## What to do
Rewrite the rows from the line containing "From the photo, is" through the last row, switching every "photo" to "snapshot" and leaving everything else unchanged.

Excerpts from a spatial dataset:
______________________________

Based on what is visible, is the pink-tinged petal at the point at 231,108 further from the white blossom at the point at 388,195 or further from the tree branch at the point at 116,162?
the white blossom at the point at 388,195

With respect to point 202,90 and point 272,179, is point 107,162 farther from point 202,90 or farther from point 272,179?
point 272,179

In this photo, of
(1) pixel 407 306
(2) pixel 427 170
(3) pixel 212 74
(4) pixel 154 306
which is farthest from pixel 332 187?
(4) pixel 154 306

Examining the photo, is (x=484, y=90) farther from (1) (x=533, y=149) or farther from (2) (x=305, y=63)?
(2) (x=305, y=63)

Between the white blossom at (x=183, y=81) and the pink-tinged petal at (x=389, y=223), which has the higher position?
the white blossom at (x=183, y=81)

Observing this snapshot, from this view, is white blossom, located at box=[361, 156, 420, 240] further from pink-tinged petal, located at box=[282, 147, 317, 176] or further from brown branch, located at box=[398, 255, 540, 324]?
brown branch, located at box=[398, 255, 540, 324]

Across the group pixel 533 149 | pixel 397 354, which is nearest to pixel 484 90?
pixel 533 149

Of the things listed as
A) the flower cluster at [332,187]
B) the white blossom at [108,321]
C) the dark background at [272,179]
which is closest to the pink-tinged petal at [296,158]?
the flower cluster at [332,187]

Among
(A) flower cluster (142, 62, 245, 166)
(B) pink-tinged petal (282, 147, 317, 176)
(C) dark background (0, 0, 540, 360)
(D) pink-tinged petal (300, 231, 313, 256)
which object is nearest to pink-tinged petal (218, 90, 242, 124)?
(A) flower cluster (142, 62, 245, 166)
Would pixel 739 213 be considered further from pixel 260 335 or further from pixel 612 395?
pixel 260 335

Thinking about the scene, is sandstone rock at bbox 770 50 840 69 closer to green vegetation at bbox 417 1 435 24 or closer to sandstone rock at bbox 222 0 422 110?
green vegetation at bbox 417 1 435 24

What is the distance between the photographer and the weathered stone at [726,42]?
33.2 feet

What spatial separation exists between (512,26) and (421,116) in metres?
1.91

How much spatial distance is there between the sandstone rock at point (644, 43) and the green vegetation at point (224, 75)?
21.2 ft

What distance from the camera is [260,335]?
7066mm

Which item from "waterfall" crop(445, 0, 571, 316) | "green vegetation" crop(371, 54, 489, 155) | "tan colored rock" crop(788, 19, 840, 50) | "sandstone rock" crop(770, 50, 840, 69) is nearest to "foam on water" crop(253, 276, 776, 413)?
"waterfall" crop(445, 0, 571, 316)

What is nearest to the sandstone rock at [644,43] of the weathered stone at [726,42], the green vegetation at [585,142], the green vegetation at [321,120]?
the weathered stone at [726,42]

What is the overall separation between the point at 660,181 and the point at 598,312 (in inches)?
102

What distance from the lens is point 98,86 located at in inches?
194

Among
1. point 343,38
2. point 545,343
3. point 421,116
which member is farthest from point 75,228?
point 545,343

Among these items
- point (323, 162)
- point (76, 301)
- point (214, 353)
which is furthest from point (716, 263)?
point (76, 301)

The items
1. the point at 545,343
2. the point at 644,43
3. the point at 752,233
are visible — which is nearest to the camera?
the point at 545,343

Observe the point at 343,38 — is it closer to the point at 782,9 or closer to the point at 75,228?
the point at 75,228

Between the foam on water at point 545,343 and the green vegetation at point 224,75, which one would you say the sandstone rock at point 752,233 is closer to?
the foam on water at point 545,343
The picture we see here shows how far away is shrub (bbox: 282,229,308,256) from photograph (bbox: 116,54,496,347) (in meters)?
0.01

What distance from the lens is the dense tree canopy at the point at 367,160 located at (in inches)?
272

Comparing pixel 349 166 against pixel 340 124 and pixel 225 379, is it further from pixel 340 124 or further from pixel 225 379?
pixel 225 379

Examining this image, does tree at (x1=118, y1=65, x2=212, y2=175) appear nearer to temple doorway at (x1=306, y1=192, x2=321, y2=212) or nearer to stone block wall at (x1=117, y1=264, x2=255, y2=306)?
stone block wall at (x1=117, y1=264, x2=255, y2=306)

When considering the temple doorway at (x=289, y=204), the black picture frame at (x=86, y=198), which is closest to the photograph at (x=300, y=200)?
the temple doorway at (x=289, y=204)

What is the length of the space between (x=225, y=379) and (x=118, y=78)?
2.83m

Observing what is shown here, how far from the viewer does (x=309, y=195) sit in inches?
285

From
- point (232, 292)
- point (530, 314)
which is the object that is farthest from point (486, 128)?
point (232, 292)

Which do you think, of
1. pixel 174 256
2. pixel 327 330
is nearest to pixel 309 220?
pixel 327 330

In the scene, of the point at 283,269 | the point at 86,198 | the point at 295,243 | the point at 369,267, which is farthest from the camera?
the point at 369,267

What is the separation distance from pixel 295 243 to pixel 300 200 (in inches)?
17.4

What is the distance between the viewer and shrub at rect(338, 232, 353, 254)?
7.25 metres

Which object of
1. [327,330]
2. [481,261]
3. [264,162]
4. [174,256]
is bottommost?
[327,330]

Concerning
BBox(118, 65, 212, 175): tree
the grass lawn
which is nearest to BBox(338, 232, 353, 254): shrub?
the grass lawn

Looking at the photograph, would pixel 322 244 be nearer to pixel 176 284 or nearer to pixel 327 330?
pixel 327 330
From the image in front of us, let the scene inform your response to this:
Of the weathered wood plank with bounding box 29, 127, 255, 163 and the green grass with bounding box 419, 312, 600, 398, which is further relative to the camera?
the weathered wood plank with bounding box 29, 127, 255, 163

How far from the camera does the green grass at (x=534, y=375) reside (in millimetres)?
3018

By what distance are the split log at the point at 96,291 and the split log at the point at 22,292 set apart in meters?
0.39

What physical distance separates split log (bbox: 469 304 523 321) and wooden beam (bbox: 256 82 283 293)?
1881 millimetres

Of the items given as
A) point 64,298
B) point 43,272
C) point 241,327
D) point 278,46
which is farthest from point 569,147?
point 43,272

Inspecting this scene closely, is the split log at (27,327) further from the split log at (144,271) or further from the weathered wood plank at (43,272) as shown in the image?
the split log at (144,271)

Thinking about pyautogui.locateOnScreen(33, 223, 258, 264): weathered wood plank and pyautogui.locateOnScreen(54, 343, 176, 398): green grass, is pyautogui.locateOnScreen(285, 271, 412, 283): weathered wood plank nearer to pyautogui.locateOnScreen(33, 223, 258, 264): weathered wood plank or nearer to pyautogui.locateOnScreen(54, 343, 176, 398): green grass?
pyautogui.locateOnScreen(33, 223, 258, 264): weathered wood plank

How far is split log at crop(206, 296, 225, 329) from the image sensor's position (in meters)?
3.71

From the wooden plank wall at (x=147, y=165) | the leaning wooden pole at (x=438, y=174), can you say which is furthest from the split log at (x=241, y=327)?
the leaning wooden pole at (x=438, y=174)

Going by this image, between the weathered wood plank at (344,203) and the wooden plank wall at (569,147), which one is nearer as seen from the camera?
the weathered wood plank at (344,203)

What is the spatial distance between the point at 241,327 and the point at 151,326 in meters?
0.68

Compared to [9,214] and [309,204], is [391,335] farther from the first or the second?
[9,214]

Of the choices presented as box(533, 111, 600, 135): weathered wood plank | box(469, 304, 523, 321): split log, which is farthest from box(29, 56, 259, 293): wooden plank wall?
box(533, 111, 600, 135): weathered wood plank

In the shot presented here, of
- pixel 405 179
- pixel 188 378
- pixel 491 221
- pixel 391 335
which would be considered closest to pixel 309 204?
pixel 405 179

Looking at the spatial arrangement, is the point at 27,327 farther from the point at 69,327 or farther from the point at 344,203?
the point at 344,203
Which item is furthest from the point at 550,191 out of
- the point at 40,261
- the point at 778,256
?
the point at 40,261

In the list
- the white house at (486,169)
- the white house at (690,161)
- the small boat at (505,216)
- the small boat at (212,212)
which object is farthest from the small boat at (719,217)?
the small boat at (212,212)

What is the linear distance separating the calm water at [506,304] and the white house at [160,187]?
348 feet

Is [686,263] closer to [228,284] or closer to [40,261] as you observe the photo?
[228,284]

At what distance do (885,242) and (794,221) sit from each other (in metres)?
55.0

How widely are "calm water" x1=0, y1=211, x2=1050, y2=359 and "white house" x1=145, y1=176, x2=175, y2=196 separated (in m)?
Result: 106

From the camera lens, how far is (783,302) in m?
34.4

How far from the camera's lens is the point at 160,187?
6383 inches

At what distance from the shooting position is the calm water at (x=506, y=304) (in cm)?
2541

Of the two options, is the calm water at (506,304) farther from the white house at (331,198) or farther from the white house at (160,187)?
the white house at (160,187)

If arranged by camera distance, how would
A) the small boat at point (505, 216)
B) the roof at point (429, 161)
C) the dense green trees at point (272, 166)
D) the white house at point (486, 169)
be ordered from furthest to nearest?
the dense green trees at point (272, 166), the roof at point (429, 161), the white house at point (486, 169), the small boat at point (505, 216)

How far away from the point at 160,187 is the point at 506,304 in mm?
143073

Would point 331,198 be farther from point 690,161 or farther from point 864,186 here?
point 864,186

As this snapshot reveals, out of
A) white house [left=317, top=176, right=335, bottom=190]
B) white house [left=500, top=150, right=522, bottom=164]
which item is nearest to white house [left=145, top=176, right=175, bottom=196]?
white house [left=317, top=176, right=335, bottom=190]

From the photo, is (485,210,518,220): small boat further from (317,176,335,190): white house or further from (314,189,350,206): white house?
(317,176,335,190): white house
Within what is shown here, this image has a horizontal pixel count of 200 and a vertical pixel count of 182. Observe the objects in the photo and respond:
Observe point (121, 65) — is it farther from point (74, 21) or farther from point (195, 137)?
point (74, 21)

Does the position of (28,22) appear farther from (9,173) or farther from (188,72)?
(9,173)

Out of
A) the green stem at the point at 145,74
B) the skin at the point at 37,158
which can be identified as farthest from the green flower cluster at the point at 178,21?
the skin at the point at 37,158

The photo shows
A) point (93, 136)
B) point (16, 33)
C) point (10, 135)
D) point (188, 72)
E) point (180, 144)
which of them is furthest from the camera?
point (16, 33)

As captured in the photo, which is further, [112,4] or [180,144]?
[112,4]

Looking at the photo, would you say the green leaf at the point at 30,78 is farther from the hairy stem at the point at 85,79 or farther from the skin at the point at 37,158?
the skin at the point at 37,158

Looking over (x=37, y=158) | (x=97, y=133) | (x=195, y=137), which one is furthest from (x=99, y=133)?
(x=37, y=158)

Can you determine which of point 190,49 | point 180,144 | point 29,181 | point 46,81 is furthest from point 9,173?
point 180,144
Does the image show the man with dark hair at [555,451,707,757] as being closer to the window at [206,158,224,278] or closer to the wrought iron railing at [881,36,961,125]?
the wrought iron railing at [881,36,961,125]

______________________________

## Task answer
From the snapshot, is (485,210,518,220): small boat further from (317,176,335,190): white house or further from (314,189,350,206): white house?
(317,176,335,190): white house
Within what is shown here, this image has a horizontal pixel count of 200 and a vertical pixel count of 182. Observe the objects in the snapshot and respond:
Observe point (121, 65) — is it farther from point (74, 21) or farther from point (195, 137)?
point (74, 21)

Does the position of (28,22) appear farther from (9,173) or farther from (188,72)?
(9,173)

Out of
A) the green stem at the point at 145,74
B) the skin at the point at 37,158
which can be identified as farthest from the green flower cluster at the point at 178,21?
the skin at the point at 37,158

The snapshot shows
A) point (93, 136)
B) point (16, 33)
C) point (10, 135)
D) point (188, 72)
E) point (180, 144)
which of them is furthest from the camera?
point (16, 33)

As captured in the snapshot, which is further, [112,4] or [180,144]?
[112,4]

Looking at the snapshot, would you say the green leaf at the point at 30,78 is farther from the hairy stem at the point at 85,79 or farther from the skin at the point at 37,158?
the skin at the point at 37,158

Looking over (x=37, y=158) | (x=97, y=133) | (x=195, y=137), which one is furthest from (x=99, y=133)?
(x=37, y=158)

Can you determine which of point 190,49 | point 180,144 | point 29,181 | point 46,81 is furthest from point 9,173?
point 180,144
Does the image show the man with dark hair at [555,451,707,757] as being closer to the window at [206,158,224,278] or closer to the wrought iron railing at [881,36,961,125]?
the wrought iron railing at [881,36,961,125]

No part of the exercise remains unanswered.